- The Washington Times - Thursday, September 12, 2002

Reports of voting irregularities in Florida and Maryland in Tuesday's primaries are a sign voters are much more attuned to problems after the 2000 elections and should be a wake-up call to politicians and elections officials, elections observers said yesterday.

Voters in 12 states and the District of Columbia participated in primaries on Tuesday. But there were scattered reports of problems in jurisdictions that switched to new voting machines in Maryland and Florida, including polls failing to open on time.

In Florida, Gov. Jeb Bush ordered polling places held open late to accommodate voters in precincts that opened late, but some poll workers refused and shut down at the regular time.

That prompted a slew of complaints to Florida newspapers, radio and television stations, and to a task force set up by People for the American Way and the National Association for the Advancement of Colored People from voters who said they were turned away from closed polls or weren't given paper ballots as an alternative means to vote.

No legal challenges had been filed as of yesterday evening, but observers said it's certain voters are more sensitive to problems after the 2000 elections.

"I'm sure they're more sensitive," said Curtis Gans, director of the Committee for the Study of the American Electorate. "I don't think there are more widespread problems, but once you introduce new technologies you're going to have some problems."

Part of the heightened sensitivity comes from so many eyes watching elections now. Outside groups like the NAACP and PFAW monitored Florida's primary this year and are promising to monitor elections in other states. This provides "an incentive to do it right," said Ralph Neas, president of PFAW.

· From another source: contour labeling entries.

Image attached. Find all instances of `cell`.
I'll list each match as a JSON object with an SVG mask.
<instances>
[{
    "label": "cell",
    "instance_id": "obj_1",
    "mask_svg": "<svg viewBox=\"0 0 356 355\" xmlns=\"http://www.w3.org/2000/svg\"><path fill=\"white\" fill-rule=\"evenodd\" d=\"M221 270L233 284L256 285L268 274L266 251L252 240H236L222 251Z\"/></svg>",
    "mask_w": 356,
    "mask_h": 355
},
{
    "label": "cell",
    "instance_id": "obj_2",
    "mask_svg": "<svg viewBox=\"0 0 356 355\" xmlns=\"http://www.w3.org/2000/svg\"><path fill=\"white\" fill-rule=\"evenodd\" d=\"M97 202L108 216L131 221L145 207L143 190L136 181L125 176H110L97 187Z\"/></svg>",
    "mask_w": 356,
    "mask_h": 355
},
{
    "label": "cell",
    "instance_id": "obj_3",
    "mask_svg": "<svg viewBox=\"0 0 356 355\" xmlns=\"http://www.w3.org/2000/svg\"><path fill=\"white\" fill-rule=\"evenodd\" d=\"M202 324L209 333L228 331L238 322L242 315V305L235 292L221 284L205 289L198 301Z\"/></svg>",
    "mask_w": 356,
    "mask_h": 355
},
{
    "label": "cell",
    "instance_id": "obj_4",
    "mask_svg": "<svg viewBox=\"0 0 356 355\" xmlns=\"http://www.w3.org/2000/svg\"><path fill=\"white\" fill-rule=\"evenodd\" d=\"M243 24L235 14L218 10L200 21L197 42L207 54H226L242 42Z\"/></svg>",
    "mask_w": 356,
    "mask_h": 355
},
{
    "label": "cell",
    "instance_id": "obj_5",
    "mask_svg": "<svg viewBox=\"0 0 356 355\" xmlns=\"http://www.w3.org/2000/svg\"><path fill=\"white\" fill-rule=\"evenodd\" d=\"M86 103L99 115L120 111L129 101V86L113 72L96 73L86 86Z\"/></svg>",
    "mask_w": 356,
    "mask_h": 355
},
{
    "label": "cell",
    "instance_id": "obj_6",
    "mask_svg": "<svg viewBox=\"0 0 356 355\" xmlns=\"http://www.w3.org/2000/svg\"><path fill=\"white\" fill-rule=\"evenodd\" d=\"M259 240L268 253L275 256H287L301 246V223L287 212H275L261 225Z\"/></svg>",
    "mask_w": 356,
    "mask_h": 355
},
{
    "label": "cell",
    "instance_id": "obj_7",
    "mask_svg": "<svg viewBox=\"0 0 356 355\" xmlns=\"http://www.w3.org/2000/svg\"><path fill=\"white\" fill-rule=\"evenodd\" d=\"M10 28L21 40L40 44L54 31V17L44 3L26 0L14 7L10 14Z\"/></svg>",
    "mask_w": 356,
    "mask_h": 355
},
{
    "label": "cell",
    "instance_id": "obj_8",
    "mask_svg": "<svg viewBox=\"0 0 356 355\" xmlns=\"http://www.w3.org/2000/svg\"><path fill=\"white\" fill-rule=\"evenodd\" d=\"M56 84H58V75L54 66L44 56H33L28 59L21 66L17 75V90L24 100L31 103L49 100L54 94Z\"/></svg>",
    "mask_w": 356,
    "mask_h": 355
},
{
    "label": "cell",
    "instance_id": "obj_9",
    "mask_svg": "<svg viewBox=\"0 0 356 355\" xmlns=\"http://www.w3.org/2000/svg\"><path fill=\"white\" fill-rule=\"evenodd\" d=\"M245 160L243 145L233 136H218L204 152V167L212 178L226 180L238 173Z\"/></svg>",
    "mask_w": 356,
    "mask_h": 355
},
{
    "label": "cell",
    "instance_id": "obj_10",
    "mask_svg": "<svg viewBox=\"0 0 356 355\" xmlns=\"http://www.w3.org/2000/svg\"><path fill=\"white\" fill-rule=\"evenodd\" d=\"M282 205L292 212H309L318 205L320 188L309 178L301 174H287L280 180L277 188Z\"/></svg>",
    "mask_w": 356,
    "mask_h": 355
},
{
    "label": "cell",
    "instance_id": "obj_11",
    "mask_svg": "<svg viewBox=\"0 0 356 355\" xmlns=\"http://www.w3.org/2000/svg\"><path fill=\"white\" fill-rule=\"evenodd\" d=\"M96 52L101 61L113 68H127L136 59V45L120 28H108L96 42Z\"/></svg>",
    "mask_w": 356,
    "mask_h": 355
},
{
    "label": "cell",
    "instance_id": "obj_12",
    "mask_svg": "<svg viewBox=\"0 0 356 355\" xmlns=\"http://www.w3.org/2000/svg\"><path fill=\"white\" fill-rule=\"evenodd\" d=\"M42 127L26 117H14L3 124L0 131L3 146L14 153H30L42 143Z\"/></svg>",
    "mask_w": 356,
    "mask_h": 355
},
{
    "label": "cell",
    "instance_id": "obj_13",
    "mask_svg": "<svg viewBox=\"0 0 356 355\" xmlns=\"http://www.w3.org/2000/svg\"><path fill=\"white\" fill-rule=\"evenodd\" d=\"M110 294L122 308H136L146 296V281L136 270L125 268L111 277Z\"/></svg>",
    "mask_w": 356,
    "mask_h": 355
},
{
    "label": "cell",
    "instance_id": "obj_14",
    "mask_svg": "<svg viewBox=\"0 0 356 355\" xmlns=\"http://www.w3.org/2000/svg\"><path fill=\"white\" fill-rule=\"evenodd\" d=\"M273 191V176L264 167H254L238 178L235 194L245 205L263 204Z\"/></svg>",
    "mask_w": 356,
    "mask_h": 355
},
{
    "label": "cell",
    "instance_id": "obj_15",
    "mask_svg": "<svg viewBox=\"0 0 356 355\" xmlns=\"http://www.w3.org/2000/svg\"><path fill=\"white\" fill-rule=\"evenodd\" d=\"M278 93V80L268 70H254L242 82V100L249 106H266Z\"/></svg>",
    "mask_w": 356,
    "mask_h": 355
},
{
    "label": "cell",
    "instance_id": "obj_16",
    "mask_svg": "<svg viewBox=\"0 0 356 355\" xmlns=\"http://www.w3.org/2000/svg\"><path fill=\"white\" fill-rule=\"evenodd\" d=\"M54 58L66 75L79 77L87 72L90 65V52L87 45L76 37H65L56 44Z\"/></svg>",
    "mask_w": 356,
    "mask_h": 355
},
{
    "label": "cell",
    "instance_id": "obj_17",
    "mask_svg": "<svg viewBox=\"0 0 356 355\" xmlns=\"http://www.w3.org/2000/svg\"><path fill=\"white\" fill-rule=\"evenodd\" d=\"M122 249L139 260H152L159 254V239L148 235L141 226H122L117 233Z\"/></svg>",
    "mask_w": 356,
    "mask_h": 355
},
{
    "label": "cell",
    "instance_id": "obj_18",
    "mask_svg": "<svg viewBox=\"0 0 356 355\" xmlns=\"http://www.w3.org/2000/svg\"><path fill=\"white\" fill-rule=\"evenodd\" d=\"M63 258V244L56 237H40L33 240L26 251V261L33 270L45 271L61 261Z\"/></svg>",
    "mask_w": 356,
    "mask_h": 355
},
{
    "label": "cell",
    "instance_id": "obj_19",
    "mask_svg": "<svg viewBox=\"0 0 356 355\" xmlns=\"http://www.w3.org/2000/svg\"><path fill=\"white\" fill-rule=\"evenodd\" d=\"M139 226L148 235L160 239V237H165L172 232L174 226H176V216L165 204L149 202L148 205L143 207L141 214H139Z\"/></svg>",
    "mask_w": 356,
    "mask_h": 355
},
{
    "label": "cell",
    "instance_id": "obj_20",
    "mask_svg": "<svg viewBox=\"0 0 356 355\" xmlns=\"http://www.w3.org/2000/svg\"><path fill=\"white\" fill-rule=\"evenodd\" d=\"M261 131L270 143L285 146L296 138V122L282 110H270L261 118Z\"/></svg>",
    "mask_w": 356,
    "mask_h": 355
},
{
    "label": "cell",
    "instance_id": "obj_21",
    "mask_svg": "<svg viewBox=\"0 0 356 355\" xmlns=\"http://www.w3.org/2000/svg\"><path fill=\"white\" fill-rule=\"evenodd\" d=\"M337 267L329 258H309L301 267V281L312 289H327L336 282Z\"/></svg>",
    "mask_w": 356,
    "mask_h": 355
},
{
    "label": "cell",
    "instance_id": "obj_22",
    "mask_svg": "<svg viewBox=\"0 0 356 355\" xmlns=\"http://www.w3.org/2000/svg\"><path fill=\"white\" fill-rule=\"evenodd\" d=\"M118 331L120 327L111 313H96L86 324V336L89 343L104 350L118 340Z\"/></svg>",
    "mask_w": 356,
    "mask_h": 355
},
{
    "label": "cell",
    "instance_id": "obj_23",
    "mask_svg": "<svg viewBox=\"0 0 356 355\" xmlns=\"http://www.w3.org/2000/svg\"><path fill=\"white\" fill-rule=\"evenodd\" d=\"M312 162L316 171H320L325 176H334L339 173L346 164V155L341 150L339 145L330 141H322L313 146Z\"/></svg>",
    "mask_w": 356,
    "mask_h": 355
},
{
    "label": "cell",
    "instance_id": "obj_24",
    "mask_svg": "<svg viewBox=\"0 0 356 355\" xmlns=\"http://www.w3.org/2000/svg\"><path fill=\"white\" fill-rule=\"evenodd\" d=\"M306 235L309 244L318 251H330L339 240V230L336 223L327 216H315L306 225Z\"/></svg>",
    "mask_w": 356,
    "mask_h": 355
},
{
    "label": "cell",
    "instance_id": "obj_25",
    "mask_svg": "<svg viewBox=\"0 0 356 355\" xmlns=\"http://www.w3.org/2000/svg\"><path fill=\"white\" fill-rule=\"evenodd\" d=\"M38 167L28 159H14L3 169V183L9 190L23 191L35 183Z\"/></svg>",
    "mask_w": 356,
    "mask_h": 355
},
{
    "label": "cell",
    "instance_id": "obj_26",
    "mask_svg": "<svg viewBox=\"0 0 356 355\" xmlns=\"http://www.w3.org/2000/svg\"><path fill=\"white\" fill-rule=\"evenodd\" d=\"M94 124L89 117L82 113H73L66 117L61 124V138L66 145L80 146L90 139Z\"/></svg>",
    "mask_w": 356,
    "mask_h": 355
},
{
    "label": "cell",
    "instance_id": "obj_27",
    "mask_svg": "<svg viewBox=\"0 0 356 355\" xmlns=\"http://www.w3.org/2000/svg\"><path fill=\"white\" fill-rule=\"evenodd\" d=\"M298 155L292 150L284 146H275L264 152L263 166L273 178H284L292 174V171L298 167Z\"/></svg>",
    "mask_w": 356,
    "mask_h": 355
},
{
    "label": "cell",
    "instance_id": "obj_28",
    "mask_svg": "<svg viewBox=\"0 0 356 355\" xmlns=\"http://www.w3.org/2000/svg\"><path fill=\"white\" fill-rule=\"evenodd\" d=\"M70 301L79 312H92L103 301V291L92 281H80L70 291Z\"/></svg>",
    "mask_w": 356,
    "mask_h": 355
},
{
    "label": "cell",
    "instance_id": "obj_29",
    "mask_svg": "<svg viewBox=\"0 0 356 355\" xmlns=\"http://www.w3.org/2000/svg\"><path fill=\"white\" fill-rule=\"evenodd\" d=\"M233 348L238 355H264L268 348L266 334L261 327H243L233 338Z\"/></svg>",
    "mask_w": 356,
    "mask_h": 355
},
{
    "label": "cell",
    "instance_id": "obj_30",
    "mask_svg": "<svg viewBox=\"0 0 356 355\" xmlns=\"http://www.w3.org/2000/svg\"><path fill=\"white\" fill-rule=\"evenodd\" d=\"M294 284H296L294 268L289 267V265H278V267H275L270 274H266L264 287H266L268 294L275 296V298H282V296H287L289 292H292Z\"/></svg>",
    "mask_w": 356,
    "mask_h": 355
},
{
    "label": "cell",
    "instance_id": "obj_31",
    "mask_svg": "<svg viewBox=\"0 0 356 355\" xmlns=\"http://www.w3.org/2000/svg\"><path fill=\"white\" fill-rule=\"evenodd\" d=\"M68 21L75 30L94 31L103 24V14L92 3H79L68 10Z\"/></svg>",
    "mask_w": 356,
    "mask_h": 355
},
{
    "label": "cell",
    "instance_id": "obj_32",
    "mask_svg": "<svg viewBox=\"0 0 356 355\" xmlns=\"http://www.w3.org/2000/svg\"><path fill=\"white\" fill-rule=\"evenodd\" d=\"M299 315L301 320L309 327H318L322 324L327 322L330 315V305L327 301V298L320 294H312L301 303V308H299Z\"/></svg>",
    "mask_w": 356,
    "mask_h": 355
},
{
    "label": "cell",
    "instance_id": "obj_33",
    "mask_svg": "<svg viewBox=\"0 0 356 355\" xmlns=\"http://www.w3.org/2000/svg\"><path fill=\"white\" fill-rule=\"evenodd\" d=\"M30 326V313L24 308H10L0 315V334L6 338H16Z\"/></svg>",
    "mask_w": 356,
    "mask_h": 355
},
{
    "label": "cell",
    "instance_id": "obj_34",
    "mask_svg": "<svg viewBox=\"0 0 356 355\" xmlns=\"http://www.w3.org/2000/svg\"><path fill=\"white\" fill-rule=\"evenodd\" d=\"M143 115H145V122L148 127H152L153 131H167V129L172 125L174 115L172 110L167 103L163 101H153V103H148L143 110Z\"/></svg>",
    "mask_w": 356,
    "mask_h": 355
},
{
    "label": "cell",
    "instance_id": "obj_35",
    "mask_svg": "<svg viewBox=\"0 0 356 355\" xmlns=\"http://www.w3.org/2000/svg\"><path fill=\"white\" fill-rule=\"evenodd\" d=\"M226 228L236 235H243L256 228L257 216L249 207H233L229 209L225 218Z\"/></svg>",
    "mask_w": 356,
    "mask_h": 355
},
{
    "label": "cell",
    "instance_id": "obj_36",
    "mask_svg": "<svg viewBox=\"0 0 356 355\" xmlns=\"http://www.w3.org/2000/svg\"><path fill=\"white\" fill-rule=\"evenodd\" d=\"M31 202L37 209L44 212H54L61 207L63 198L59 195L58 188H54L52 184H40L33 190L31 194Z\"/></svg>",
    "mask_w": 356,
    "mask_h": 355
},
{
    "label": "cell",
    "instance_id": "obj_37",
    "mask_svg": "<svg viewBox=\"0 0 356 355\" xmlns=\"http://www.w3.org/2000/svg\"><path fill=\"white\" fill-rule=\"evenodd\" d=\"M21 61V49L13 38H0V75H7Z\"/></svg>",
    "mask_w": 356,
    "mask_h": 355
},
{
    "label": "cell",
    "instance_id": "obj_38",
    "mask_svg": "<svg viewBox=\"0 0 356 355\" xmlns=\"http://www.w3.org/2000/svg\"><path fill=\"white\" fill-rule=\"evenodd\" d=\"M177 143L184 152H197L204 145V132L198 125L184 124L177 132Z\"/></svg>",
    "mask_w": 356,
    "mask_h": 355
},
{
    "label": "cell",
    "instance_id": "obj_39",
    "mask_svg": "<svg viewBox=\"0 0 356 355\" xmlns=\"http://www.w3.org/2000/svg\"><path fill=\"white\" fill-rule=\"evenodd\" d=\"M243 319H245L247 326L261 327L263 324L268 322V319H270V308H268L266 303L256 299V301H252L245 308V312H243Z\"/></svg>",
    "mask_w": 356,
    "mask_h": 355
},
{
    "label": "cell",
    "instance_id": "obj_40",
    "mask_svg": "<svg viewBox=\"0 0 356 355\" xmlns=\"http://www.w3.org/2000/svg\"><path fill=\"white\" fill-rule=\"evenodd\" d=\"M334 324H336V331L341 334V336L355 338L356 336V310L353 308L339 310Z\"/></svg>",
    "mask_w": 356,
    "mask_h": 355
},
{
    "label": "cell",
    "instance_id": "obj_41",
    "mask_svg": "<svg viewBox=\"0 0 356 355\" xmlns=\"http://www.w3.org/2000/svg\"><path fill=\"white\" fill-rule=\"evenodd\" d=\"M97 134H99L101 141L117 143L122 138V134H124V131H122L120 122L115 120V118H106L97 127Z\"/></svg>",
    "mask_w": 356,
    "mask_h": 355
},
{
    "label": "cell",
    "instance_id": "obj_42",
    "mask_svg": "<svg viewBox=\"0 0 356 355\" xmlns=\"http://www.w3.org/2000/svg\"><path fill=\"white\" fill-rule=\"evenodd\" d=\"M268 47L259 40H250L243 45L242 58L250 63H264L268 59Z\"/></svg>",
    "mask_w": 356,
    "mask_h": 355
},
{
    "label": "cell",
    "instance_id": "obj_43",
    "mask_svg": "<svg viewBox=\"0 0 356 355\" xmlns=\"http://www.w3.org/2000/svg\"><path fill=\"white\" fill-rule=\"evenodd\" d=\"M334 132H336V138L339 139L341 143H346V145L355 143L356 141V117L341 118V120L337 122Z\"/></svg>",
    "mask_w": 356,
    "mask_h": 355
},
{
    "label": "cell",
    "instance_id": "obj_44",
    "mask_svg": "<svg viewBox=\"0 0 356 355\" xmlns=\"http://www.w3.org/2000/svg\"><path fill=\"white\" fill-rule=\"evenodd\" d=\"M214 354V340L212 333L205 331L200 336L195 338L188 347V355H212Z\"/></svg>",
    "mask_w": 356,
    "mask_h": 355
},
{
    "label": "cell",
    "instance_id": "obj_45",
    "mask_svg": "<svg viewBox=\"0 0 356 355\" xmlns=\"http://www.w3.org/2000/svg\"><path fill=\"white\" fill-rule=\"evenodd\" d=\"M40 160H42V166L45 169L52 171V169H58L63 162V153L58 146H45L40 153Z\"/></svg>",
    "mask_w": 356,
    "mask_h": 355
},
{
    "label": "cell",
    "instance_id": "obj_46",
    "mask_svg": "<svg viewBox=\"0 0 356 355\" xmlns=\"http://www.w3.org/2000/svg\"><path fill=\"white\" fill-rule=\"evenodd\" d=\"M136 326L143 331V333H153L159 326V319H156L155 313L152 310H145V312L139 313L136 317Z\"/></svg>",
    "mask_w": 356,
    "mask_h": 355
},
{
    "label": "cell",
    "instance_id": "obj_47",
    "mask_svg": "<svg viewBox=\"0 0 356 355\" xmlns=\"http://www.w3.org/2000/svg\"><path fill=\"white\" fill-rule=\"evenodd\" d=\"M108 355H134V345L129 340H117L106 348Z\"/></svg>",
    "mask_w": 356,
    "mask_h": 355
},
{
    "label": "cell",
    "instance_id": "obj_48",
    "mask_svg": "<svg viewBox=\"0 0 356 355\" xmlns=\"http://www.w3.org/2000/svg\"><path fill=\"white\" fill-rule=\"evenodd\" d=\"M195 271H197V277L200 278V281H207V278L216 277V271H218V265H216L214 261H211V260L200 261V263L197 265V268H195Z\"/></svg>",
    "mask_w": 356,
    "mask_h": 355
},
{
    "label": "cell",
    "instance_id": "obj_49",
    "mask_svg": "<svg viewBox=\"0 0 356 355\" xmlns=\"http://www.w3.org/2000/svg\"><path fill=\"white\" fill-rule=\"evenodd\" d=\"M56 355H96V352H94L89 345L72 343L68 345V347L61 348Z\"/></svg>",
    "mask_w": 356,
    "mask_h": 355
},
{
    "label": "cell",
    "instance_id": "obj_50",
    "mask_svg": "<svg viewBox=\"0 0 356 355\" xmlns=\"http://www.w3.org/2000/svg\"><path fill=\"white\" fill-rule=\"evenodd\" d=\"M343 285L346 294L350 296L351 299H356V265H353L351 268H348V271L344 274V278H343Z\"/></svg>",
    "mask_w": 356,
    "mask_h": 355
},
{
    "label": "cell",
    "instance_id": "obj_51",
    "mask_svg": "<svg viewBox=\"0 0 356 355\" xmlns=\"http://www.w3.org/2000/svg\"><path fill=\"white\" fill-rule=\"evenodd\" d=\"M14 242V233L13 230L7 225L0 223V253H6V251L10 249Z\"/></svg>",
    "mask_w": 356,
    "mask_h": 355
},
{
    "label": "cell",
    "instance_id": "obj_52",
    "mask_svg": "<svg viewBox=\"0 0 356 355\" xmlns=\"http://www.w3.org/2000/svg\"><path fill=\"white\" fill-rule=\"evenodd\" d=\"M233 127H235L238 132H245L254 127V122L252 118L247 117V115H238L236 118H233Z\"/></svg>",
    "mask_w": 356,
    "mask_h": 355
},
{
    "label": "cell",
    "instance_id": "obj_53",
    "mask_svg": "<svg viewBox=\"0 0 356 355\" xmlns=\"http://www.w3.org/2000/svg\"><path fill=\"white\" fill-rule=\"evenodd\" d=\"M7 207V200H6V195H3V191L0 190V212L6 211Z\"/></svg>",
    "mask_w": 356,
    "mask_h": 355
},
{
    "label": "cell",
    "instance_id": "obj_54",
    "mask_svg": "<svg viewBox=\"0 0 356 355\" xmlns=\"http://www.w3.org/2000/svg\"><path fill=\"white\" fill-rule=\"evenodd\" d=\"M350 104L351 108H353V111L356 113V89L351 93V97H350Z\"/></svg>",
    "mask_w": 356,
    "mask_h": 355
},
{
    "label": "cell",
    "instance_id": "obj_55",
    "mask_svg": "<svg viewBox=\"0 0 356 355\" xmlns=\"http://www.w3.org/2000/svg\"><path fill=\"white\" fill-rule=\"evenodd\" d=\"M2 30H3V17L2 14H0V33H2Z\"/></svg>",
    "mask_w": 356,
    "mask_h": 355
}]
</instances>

In Washington, meanwhile, House and Senate negotiators are currently hashing out differences in election-reform bills passed months ago, and backers expect Tuesday's incidents will prod them on.

"There's simply no excuse if we fail to complete our work now," said Rep. Steny H. Hoyer, Maryland Democrat and one of the chief sponsors of the House bill. He said the complaints and problems show that states haven't been able to correct the problems exposed in 2000 on their own.

Florida spent millions of dollars to install new voting machines and train poll workers, but not all received training. In other cases, the training didn't help enough.

Mr. Neas said the problems must be corrected by November.

"Jeb Bush and other state and county and local officials should have done a much better job, especially since everyone was on notice for two years that there would be a public spotlight on Florida," he said.

Still, others said the problems were to be expected with so many jurisdictions switching to new voting machines.

"As long as every single state and every single county has to reinvent how to use these machines, you're going to have a national process of trial and error painfully played out in elections and newspapers," said Philip Zelikow, executive director of the University of Virginia's Miller Center of Public Affairs, which has been active in examining election reform.

"As anyone knows who's bought a new computer, its one thing to buy a new computer, it's another thing to make it work."

He said both the pending House and Senate bills establish a national clearinghouse of information so other jurisdictions can learn from those who have already tried new machines and methods. Florida's problems should be a boost to negotiators, he said.

"These scandals are an additional spur, if recent news stories hadn't been enough," he said.